NeuroDiag-VLT achieves a Macro-F1 score of
68.0, a substantial improvement over the best baseline (NeuroPath-VLM at 63.8). These results highlight the effectiveness of our multi-modal fusion strategy and instruction tuning in synthesizing diverse medical information for accurate neurological diagnosis.
4.5. Ablation Study
To understand the individual contributions of the key components within
NeuroDiag-VLT, we conducted an ablation study, focusing on the
Context-Aware Fusion Module (CAFM) and the
Multi-Modal Consistency Loss (MMCL). The results are summarized in
Table 2.
The ablation study clearly demonstrates the critical role of both the CAFM and MMCL in the superior performance of NeuroDiag-VLT. Removing the CAFM module leads to a drop in Neuro-VQA accuracy from 74.0 to 71.8 and in Multi-Modal Classification F1 from 68.0 to 64.5. This indicates that the CAFM’s ability to dynamically learn interactions and weights between different modalities is essential for effective feature fusion and subsequent diagnostic reasoning. Similarly, excluding the MMCL results in a decrease in Neuro-VQA accuracy to 72.5 and Multi-Modal Classification F1 to 66.2. This validates that the MMCL is crucial for enhancing the robustness and consistency of diagnostic predictions, mitigating hallucinations, and ensuring reliable performance across varying input conditions. The full NeuroDiag-VLT model, incorporating both components, achieves the highest performance, underscoring their indispensable contributions to the framework’s overall efficacy.
4.6. Human Evaluation
To further validate the clinical utility and interpretability of NeuroDiag-VLT’s diagnostic outputs, we conducted a human evaluation involving a panel of three senior neurologists. They assessed a randomly selected subset of 100 cases from the test set, evaluating the model’s generated diagnoses and reasoning paths against ground truth and clinical standards. The evaluation focused on diagnostic accuracy, explanation coherence, and clinical relevance. Each neurologist independently rated the outputs on a 5-point Likert scale (1=Poor, 5=Excellent) for explanation quality and provided a binary judgment (Correct/Incorrect) for the final diagnosis. The inter-rater agreement (Fleiss’ Kappa) was found to be substantial (0.78).
Figure 2 summarizes the human evaluation results.

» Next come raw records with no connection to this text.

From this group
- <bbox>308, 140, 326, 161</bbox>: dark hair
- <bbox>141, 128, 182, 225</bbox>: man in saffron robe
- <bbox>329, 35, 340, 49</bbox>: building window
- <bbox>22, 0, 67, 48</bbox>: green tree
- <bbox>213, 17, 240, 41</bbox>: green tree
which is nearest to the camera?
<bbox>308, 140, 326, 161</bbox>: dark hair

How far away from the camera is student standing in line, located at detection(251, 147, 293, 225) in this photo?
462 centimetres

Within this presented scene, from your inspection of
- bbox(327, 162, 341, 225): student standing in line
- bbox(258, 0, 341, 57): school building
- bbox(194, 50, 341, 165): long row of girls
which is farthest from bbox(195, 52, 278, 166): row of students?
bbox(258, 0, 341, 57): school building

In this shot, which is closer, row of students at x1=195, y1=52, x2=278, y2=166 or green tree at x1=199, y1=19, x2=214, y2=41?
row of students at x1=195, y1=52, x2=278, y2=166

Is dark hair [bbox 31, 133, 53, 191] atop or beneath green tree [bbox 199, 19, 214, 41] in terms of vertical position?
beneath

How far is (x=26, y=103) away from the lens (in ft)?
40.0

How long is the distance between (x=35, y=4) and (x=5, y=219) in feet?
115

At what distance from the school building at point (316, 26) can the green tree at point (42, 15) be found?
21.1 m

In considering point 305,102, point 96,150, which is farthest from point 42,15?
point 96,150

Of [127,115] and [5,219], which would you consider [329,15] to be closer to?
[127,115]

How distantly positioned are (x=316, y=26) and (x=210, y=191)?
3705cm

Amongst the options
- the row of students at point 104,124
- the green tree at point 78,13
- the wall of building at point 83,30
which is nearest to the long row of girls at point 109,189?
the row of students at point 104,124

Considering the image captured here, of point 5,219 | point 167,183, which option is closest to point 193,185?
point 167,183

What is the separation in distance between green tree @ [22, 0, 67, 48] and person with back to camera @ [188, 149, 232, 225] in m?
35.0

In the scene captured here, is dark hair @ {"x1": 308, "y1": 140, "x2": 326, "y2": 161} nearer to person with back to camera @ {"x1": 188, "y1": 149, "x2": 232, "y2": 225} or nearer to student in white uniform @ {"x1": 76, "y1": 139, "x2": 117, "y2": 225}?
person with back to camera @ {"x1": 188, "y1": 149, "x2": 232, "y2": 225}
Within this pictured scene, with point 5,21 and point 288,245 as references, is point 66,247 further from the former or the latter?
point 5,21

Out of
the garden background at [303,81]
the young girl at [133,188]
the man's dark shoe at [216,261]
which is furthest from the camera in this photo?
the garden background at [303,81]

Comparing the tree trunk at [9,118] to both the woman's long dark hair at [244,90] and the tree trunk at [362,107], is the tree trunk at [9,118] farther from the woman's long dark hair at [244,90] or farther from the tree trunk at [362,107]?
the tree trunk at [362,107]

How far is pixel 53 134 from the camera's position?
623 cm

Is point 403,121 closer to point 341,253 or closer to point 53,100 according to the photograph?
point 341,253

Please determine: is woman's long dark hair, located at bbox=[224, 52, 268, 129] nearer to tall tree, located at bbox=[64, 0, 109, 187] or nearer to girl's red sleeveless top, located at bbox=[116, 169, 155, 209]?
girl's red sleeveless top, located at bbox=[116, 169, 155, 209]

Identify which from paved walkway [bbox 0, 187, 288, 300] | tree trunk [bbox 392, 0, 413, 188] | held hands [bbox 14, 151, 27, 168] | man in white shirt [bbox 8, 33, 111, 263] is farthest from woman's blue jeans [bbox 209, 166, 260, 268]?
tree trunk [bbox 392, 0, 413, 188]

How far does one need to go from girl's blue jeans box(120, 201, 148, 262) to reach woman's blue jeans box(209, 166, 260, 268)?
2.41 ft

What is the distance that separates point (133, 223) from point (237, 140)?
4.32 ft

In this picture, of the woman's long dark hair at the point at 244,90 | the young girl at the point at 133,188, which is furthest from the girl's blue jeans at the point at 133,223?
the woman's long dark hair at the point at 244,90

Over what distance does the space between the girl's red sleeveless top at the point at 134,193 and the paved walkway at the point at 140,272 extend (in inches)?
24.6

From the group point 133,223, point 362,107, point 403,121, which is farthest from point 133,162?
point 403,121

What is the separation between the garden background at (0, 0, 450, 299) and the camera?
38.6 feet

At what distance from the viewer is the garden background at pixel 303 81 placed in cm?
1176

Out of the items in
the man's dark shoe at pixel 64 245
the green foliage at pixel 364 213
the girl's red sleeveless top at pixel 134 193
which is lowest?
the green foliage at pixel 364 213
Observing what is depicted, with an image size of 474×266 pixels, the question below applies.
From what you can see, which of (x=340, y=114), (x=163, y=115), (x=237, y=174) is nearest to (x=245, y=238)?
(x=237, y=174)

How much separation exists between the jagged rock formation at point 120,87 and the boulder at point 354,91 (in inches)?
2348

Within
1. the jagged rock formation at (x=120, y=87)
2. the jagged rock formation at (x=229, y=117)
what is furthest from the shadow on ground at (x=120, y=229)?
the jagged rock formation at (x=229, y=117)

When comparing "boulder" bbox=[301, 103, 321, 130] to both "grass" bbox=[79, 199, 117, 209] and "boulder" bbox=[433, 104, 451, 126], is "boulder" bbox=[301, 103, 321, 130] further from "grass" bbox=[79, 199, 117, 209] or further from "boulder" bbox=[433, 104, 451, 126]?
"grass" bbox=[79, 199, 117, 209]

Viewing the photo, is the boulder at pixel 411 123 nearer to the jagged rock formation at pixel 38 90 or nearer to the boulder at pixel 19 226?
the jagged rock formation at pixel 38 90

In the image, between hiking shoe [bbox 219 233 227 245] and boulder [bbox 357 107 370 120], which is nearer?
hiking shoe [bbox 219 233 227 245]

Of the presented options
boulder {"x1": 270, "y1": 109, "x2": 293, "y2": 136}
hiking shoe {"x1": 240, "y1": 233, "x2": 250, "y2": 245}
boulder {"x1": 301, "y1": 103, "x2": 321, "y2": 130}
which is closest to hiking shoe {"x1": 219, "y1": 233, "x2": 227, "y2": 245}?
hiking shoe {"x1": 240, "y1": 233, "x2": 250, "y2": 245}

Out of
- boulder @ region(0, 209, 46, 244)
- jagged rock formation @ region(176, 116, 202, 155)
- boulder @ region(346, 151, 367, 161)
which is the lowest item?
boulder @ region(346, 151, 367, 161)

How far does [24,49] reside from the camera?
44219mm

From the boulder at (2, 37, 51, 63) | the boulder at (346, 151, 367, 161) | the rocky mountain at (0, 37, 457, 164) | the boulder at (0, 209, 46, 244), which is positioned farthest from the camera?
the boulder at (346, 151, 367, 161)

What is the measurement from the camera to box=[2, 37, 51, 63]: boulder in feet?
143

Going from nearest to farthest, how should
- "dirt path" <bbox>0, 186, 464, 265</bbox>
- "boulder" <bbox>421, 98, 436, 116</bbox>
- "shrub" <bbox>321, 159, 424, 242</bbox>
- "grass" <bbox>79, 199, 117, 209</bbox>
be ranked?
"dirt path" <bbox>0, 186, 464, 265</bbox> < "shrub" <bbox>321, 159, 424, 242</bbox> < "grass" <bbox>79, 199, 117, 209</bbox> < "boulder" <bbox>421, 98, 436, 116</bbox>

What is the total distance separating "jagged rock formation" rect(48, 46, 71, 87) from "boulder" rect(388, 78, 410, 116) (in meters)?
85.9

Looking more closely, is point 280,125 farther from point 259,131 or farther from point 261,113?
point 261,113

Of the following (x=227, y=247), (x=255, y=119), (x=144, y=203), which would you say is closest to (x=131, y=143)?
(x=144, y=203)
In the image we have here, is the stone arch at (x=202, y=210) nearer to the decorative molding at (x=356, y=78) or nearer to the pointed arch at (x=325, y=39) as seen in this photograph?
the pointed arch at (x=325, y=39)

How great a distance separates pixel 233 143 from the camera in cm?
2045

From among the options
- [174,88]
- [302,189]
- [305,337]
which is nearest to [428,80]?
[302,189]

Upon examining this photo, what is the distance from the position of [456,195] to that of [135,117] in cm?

NeuroDiag-VLT achieved a diagnostic accuracy of
81.0%, significantly higher than NeuroPath-VLM’s 72.5%, aligning with our quantitative results. More critically, neurologists rated
NeuroDiag-VLT’s explanation coherence at an average of
4.2 and clinical relevance at
4.3, both substantially higher than the baseline. This indicates that our model not only provides more accurate diagnoses but also generates reasoning paths that are more understandable, logical, and clinically actionable, enhancing trust and utility in real-world clinical settings. The ability to produce high-quality, interpretable explanations is a direct benefit of the
CAFM’s deep fusion capabilities and the meticulous instruction tuning on the
CNDD dataset.
4.7. Analysis of Multi-Modal Contributions
To further dissect the impact of integrating diverse data modalities, we analyzed the performance of
NeuroDiag-VLT on the
NeuroDiag-MultiModal Classification task when presented with various combinations of input modalities. This analysis, presented in
Figure 3, highlights the synergistic effect of combining visual, textual, and structured patient data.
As evidenced by
Figure 3, the performance on the diagnostic classification task progressively improves with the inclusion of more modalities. While individual modalities provide a baseline level of diagnostic information (e.g., Text Only at 55.8 Macro-F1), their combination significantly boosts predictive accuracy. The integration of Image and Text (I+T) yields a Macro-F1 of 62.3, demonstrating the complementary nature of these two rich data sources. Crucially, the full multi-modal input comprising Image, Text, and Structured data (I+T+S) achieves the highest Macro-F1 of
68.0. This result unequivocally validates the core hypothesis of
NeuroDiag-VLT: that a comprehensive understanding of neurological conditions necessitates the fusion of all available clinical data types. The
Context-Aware Fusion Module (CAFM) effectively leverages these diverse inputs, learning intricate inter-modal relationships to form a more robust and accurate diagnostic representation.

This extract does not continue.